4. Performance Benchmark Results
4.1 Test Platforms and Tasks
We conducted systematic performance benchmarks across three hardware platforms: STM32F407 (Cortex-M4, 168MHz, 1MB Flash, 192KB SRAM), STM32F746 (Cortex-M7, 216MHz, 1MB Flash, 320KB SRAM), and STM32H743 (Cortex-M7, 480MHz, 2MB Flash, 1MB SRAM). Test tasks covered three representative scenarios: keyword spotting (10 classes), image classification (50-class ImageNet subset), and anomaly sound detection.
The MLPerf Tiny benchmark published by Banbury et al. at NeurIPS 2021[6] established a standardized performance evaluation framework for the TinyML field. Our testing follows the MLPerf Tiny methodology, ensuring result comparability.
4.2 Keyword Spotting
On the 10-class keyword spotting task using the Google Speech Commands dataset, our compression pipeline (structured pruning + INT8 quantization + knowledge distillation) produced a model with the following performance across the three platforms: 91.2% accuracy and 58ms inference latency on STM32F407; 92.8% accuracy and 23ms inference latency on STM32F746; 93.5% accuracy and 11ms inference latency on STM32H743. The model size is only 63KB, fitting comfortably on all target platforms.
4.3 Image Classification
The 50-class ImageNet subset image classification task is more challenging. At 96x96 RGB input resolution, the compressed MCUNet variant model size is 348KB. Inference latency is 412ms on STM32F407 (unsuitable for real-time applications), dropping to 87ms on STM32H743 (acceptable for applications requiring 10+ frames per second). In terms of accuracy, the INT8 quantized model achieved 75.1%, compared to the FP32 original model's 76.8%, a loss of only 1.7%.
4.4 Anomaly Sound Detection
Anomaly sound detection uses an autoencoder architecture with a model size of only 28KB. It achieved sub-10ms inference latency on all three platforms, with an AUC (Area Under the Curve) of 0.94. This task demonstrates the enormous potential of TinyML in industrial IoT predictive maintenance scenarios -- a battery-powered acoustic sensor can perform anomaly detection locally without uploading raw audio to the cloud.

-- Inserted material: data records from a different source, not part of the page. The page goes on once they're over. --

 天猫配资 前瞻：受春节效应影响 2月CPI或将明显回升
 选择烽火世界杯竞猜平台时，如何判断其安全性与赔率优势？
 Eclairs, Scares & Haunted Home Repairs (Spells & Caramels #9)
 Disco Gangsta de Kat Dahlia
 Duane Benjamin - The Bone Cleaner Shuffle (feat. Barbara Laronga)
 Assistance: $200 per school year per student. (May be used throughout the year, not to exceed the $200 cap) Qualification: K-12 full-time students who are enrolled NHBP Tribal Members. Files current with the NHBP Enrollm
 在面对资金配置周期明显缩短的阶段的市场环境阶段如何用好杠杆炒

5. Best Practices and Future Directions
5.1 Engineering Best Practices
Based on our hands-on experience, we have compiled the following best practices for TinyML deployment:
- Quantize First, Then Prune: Counter to intuition, we found that performing quantization-aware training first, followed by structured pruning, yields better final accuracy than the reverse order (an average improvement of 0.8%).

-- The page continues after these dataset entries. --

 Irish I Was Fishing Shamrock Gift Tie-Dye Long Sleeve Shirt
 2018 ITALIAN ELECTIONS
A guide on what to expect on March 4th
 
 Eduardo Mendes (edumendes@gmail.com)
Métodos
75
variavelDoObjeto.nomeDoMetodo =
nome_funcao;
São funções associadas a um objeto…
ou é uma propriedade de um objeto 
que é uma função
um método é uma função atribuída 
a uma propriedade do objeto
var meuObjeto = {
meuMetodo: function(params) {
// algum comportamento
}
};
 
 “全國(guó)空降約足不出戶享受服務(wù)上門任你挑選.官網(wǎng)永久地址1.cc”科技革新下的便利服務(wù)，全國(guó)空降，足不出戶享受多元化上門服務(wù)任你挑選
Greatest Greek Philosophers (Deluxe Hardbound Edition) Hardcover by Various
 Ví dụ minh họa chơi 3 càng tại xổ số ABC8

- Prioritize Calibration Dataset Representativeness: Post-training quantization quality is highly dependent on the calibration dataset. Ensure the calibration set covers boundary cases from all classes, rather than using only simple samples.
- Build an End-to-End Automated Pipeline: Every step from model training to MCU deployment should be automated, including layer-by-layer numerical verification and hardware-in-the-loop testing.

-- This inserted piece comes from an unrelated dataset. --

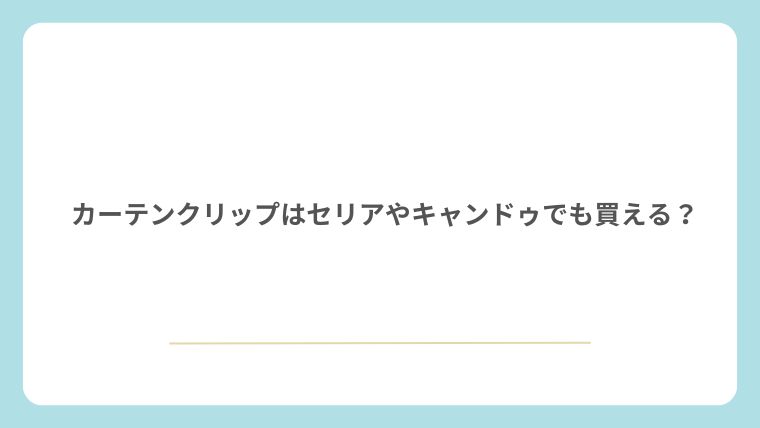 カーテンクリップはセリアやキャンドゥでも買える?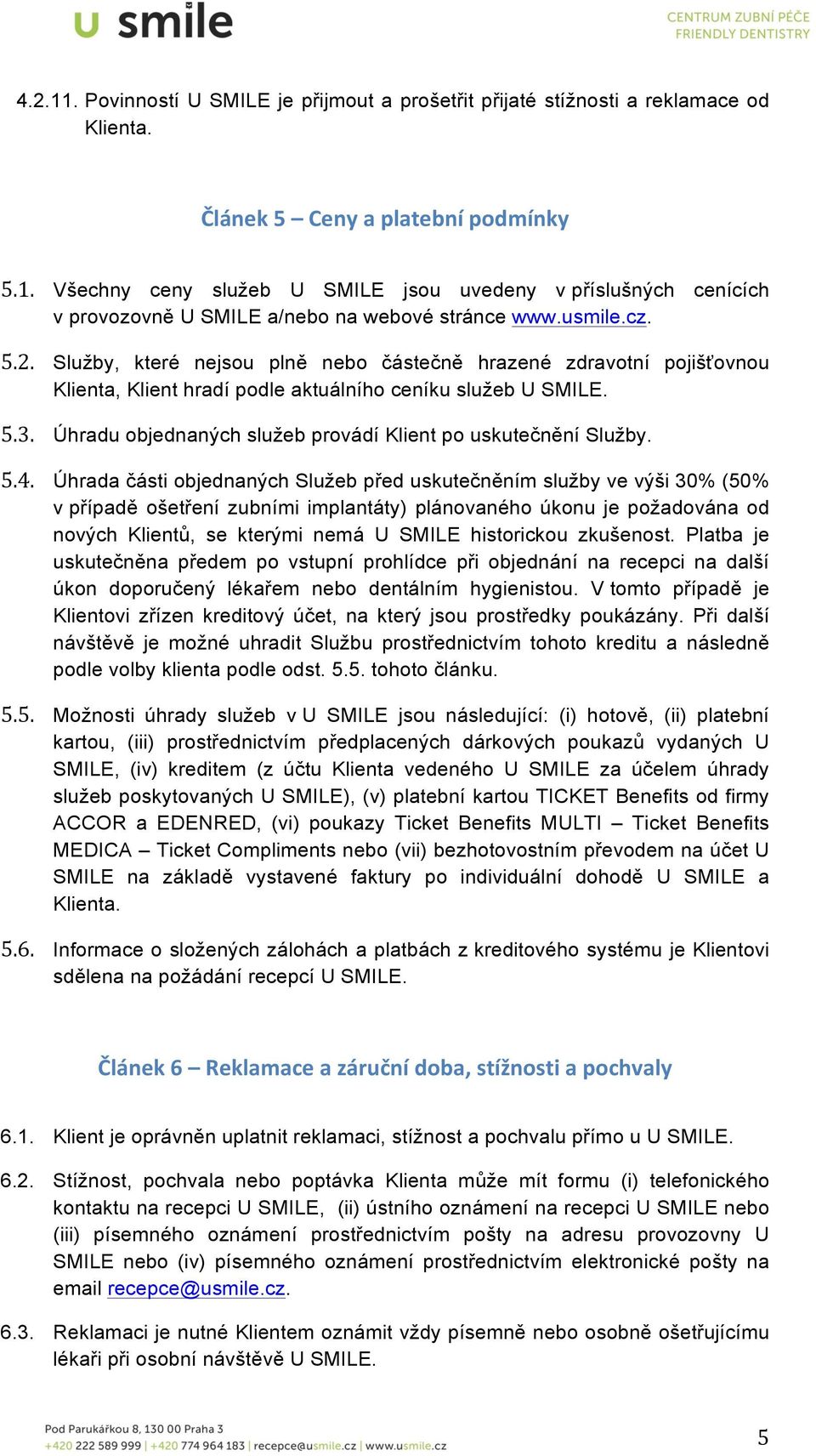 Úhradu objednaných služeb provádí Klient po uskutečnění Služby. 5.4.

- Leverage Mixed-Precision Quantization: Not all layers need the same quantization precision. The first and last layers are typically more sensitive to quantization and can retain higher precision (INT16), while intermediate layers use INT8.
5.2 Future Directions
The TinyML field is evolving rapidly. We believe the following three directions will significantly push the boundaries of TinyML capability within the next 2-3 years: First, more advanced neural architecture search methods -- such as the hardware-aware NAS pioneered by Lin et al.'s MCUNet[5], which will be further optimized for specific MCU architectures. Second, emerging binarized and ternarized network techniques -- pushing quantization to 1-2 bits, with the potential to enable AI inference on ultra-low-power Cortex-M0+ devices. Third, on-device training -- currently TinyML inference and training are separated, but as memory and computational capabilities improve, incremental fine-tuning on MCUs will become possible, achieving truly adaptive edge intelligence.
TinyML is not just a technical challenge, but a paradigm shift in thinking -- from "bigger models, more data, more compute" to "smarter architectures, more precise compression, more intelligent deployment." The value of this mindset extends far beyond TinyML's own application domain.